Cast & Crew
In New York City, cab driver Glenn Atkins becomes becomes involved in the aftermath of a million-dollar bank holdup, when he finds a coded letter in the back seat of the cab. After being attacked on the subway by a thug demanding the letter, Atkins is approached by a stranger, Leona, who asks about the letter on behalf of others. Atkins tries to extort Leona's people for $1,000 in exchange for the letters and is later directed to a hotel, where he finds his contact man dead. From the newspapers, Atkins discovers that the man was involved in the holdup of a Florida bank and later learns that the letter provides coded instructions to the loot's hiding place at a reservoir. Atkins and one of the robbers proceed to the reservoir, and after the gang members kill each other in a showdown, Atkins runs off with the money.
Information for this unviewed film was taken from two sources: a January 28, 1970 Variety press screening review, which listed the title as A Run for the Money with a running time of 80 minutes; and a May 22, 1972 Box Office review under the title Take All You Can Get, which listed a March 1972 release and an 81 minute running time. Despite the March 1972 release date listed in the Box Office review, no evidence of public screenings has been located under either title, and it is possible that the film was never released.
According to the reviews, the picture featured relatively unknown actors and was shot entirely in New York City on a $29,000 budget. One specific location mentioned in the Variety review was the Croton-on-Hudson reservoir. According to the Variety review, the character "Glenn Atkins" is killed at the end of the film. The Variety review, which reported no MPAA rating, noted that the film contained several graphic sex scenes between "Glenn Atkins" and several different women, including his girl friend, a fellow employee and the wife of the gang leader.
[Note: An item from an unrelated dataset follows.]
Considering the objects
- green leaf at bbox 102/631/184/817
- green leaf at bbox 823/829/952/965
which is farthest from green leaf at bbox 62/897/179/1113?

The reviewer described the scenes as "the rawest...yet seen on the screen" and predicted that the picture would receive an X rating from the MPAA. The reviewer suggested that, after the X-rated market had been fully exploited, the scenes could be eliminated and the film released as a lower-billed, "average crime pic." According to MPAA records, the picture was given an R rating when it was entitled Take All You Can Get.